-- BEGIN Provided material --

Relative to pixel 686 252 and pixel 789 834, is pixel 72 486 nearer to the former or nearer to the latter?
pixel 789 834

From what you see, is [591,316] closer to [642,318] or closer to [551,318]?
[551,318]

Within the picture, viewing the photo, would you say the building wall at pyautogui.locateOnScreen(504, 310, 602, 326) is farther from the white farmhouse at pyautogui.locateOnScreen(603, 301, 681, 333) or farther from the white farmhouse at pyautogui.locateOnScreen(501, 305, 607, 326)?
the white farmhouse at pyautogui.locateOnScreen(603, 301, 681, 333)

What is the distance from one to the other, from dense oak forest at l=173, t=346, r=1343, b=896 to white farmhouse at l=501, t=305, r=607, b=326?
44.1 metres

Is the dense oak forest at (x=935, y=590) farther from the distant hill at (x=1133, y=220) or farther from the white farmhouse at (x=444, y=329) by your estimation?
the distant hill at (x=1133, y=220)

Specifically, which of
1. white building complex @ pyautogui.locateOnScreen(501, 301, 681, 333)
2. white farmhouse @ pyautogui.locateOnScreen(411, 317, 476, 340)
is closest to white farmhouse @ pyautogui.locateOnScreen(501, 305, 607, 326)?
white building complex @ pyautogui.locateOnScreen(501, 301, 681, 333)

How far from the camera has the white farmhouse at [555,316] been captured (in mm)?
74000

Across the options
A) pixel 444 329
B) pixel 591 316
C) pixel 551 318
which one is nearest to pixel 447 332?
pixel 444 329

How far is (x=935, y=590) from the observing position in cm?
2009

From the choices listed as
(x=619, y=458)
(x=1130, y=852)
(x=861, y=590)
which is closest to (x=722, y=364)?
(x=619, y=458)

-- END Provided material --
-- BEGIN Provided material --

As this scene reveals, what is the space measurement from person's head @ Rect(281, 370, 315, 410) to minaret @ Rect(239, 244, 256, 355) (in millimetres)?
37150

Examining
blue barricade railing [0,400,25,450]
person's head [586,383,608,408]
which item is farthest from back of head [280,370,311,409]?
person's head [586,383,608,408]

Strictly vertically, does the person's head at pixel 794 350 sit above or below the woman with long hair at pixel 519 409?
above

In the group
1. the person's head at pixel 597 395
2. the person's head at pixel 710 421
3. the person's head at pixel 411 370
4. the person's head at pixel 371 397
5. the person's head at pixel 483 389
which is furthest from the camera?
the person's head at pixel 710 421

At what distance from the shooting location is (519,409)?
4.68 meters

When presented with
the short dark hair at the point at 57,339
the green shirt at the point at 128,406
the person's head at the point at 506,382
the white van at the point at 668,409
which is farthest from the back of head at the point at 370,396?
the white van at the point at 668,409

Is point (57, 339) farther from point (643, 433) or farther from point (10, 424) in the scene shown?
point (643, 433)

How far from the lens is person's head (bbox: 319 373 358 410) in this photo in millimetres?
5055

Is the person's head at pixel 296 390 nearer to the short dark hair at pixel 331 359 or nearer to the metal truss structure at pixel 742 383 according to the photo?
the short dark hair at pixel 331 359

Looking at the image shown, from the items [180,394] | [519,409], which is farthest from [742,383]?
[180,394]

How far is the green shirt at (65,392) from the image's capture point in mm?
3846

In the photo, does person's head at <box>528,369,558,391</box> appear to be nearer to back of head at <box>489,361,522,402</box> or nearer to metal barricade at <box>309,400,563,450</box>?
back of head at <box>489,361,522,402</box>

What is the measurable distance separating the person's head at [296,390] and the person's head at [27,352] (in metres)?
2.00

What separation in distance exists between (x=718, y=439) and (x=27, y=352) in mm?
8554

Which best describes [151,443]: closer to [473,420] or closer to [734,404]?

-- END Provided material --

## Your goal:
Turn the entries above into a numbered list, leaving out blank lines. Start at the line that contains "Is the person's" and end with the line that contains "Which best describes", including both.

## Response below:
1. Is the person's head at pixel 296 390 nearer to the short dark hair at pixel 331 359 or nearer to the metal truss structure at pixel 742 383 according to the photo?
2. the short dark hair at pixel 331 359
3. Looking at the image shown, from the items [180,394] | [519,409], which is farthest from [742,383]?
4. [180,394]
5. How far is the green shirt at (65,392) from the image's capture point in mm?
6. 3846
7. In the photo, does person's head at <box>528,369,558,391</box> appear to be nearer to back of head at <box>489,361,522,402</box> or nearer to metal barricade at <box>309,400,563,450</box>?
8. back of head at <box>489,361,522,402</box>
9. What is the measurable distance separating the person's head at [296,390] and the person's head at [27,352] (in metres)?
10. 2.00
11. What separation in distance exists between (x=718, y=439) and (x=27, y=352) in mm?
12. 8554
13. Which best describes [151,443]: closer to [473,420] or closer to [734,404]?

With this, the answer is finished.